# automatizar puerta de un garage



## davidelectronico (Oct 26, 2006)

hola wenas, tengo que automatizar la puerta de un garaje en un proyecto,  en la entrada del garage hay 2 franjas en el suelo y un posted con un pulsador el cual se activa introduciendo la llave y girandola. la puerta se abre si el coche esta pisando las 2 franjas y introduce la llave y la gira en el posted, al abrirse la puerta el coche entra y al pasar por otras 2 franjas interiores la puerta se cierra automaticamente, la puerta sabe k esta cerrada o abierta por medio de dos finales de carrera uno de cierre y otro de abierto. una ves exo esto tengo k aser lo mismo para la salida del coche por lo tanto adentro tenemos 2 franjas interiores y un pulsador con llave el cual el coche deve estar sobre las franjas y girar la llave en el pulsador de llave. se abre la puerta el coche sale y al pasar sobre las franjas exteriores se cierra la puerta automaticamente... lo debo de aser todo en un solo circuito.... ALGUIEN PUEDE AYUDARME O GUIARME PARA HACER EL CIRCUITO ELECTRONICO???

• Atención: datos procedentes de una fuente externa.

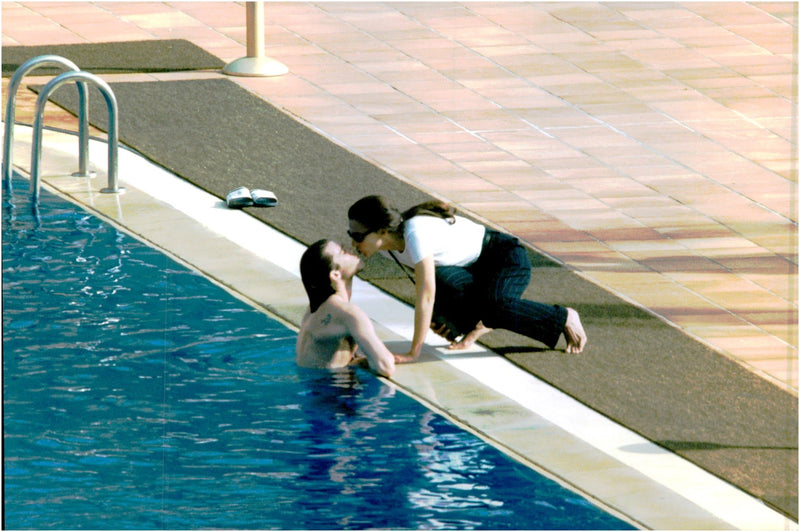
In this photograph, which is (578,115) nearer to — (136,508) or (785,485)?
(785,485)

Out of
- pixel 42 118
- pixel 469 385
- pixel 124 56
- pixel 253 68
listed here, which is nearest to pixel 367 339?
pixel 469 385

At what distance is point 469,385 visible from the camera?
7996 mm

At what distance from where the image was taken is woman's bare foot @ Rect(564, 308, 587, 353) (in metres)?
8.35

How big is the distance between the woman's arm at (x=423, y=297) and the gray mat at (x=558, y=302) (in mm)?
623

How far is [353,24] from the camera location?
16.7 m

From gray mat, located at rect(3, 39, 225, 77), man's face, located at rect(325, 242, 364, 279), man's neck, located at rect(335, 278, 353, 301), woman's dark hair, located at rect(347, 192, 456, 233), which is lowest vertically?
gray mat, located at rect(3, 39, 225, 77)

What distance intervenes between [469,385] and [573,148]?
5107mm

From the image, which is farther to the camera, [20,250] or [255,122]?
[255,122]

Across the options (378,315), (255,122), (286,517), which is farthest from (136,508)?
(255,122)

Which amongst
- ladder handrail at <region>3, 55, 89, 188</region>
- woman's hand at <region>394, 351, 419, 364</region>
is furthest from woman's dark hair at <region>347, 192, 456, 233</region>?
ladder handrail at <region>3, 55, 89, 188</region>

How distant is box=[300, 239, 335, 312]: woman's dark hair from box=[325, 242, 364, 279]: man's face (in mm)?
25

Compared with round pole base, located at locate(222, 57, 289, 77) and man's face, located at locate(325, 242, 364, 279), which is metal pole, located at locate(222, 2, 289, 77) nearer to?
round pole base, located at locate(222, 57, 289, 77)

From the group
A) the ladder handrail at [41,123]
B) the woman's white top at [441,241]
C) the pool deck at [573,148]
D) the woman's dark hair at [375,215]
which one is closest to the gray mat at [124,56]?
the pool deck at [573,148]

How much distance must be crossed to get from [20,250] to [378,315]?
106 inches
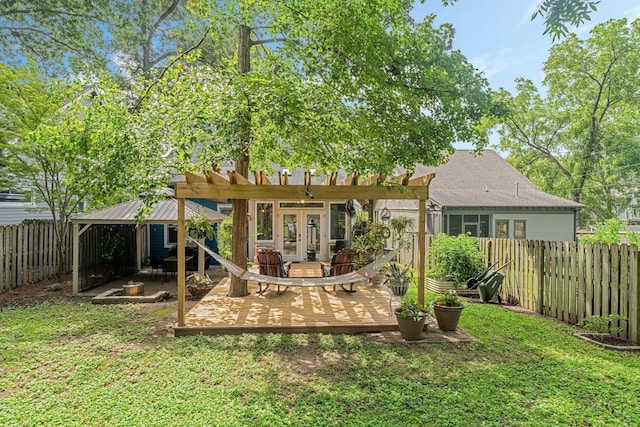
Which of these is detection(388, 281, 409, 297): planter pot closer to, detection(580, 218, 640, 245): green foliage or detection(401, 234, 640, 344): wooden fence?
detection(401, 234, 640, 344): wooden fence

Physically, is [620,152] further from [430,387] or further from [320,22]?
[430,387]

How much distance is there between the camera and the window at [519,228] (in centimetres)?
1484

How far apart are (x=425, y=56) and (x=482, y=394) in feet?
15.5

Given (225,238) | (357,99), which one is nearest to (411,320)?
(357,99)

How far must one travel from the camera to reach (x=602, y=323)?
511 centimetres

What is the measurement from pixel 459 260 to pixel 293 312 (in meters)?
4.42

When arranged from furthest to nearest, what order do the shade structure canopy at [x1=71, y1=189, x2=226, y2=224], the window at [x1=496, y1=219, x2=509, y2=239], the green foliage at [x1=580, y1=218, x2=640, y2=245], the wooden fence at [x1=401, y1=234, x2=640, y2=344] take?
the window at [x1=496, y1=219, x2=509, y2=239] → the shade structure canopy at [x1=71, y1=189, x2=226, y2=224] → the green foliage at [x1=580, y1=218, x2=640, y2=245] → the wooden fence at [x1=401, y1=234, x2=640, y2=344]

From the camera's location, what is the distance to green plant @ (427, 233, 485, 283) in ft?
27.6

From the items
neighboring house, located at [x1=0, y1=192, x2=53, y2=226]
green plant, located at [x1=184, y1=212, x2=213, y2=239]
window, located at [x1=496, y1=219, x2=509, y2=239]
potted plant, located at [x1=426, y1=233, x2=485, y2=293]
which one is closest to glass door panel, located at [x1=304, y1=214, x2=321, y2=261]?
green plant, located at [x1=184, y1=212, x2=213, y2=239]

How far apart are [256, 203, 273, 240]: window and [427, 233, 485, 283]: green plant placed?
600 centimetres

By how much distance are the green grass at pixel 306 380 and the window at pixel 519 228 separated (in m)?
10.1

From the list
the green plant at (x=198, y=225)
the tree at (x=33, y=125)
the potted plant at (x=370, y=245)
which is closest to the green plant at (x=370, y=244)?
the potted plant at (x=370, y=245)

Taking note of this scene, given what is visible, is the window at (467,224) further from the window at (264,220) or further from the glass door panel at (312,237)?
the window at (264,220)

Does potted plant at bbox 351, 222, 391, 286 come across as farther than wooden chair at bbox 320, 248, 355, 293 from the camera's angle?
Yes
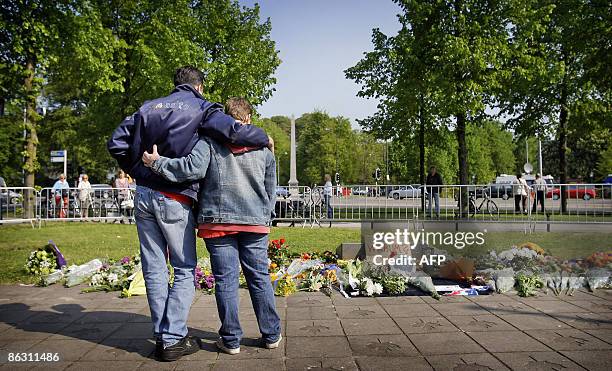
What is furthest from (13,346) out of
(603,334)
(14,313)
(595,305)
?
(595,305)

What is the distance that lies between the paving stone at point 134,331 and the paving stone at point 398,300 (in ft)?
8.38

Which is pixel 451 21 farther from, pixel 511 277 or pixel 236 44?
pixel 511 277

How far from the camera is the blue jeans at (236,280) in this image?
366 cm

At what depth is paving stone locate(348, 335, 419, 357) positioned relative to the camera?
3.64 meters

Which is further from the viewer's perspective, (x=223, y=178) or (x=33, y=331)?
(x=33, y=331)

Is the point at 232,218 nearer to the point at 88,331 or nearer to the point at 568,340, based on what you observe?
the point at 88,331

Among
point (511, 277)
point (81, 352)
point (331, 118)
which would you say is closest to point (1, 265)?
point (81, 352)

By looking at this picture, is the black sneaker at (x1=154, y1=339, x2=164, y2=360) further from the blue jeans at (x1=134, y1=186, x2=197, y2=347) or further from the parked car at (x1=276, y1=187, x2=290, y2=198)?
the parked car at (x1=276, y1=187, x2=290, y2=198)

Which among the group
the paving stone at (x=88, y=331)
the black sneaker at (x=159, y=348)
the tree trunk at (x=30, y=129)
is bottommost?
the paving stone at (x=88, y=331)

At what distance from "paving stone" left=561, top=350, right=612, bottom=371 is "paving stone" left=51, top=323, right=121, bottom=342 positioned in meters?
3.87

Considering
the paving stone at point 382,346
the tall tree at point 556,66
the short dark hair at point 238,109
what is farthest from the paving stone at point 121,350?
the tall tree at point 556,66

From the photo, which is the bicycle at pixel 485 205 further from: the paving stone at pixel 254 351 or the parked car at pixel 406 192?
the paving stone at pixel 254 351

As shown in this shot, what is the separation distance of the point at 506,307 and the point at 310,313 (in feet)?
7.09

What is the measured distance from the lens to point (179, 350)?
3.56 meters
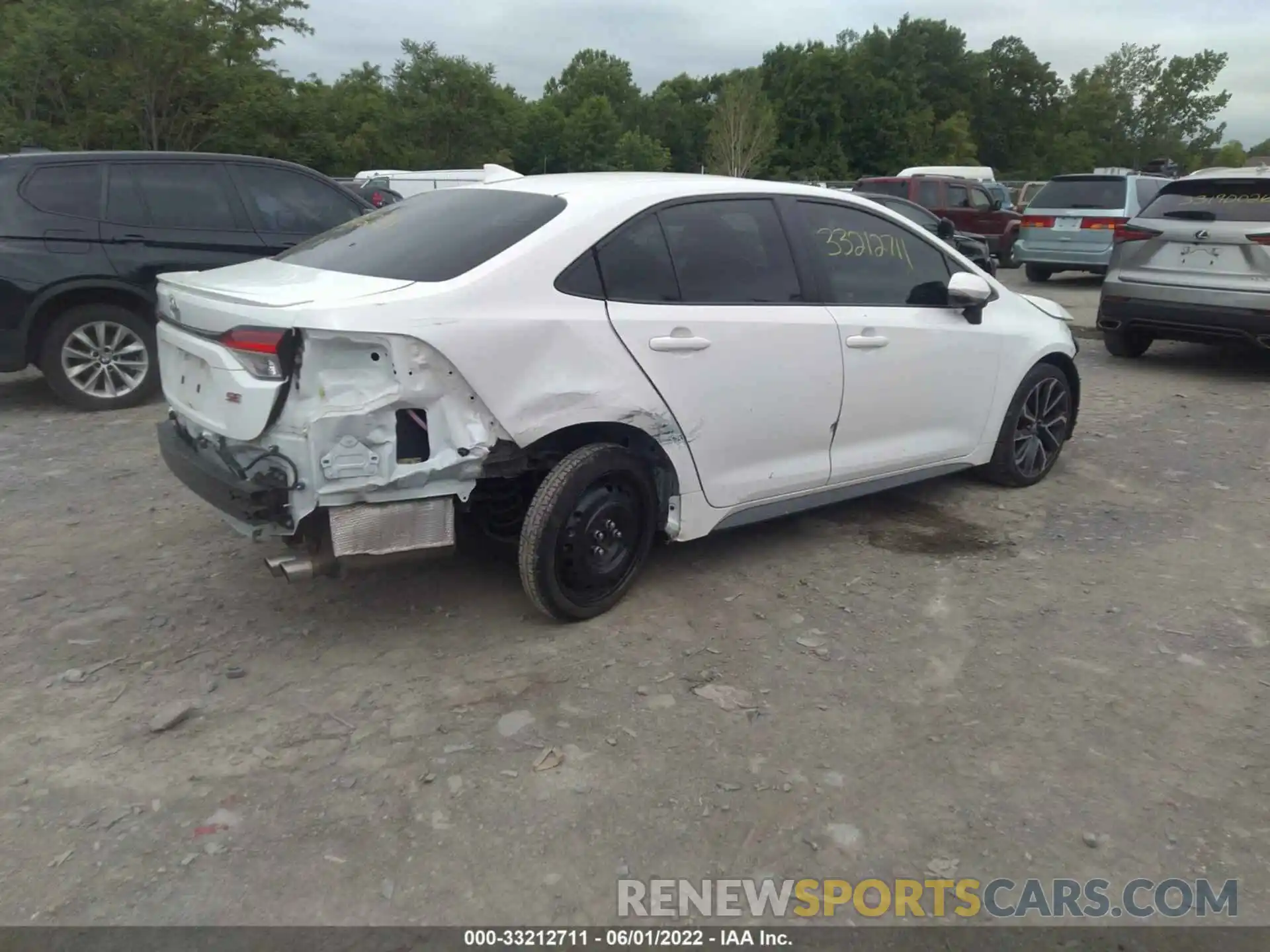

las franjas exteriores: BE1 y BE2
las interiores BI2 y BI1
pulsador de llave de entrada : PE
pulsador de llave de salida: PS
final de carrera cerrado: FCPC
final de carrera abierto: FCPA

tengo 8 variables y 2 salidas. NECESITO AYUDA CON EL CIRCUITO ELECTRONICO LO ANTES POSIBLE GRACIAS....l

el motor es logicamente un motor que gira en los dos sentidos


----------



## pepepuerto (Oct 27, 2006)

Hola, en esta pagina tienes dos circuitos sobre el tema y varias cosas mas ,espero te ayude ,suerte un salado
http://olmo.pntic.mec.es/~jmarti50/esquemas/index.htm#


----------



## davidelectronico (Oct 27, 2006)

gracios tio ! me esta sirviendo de mucha ayuda. gracias


----------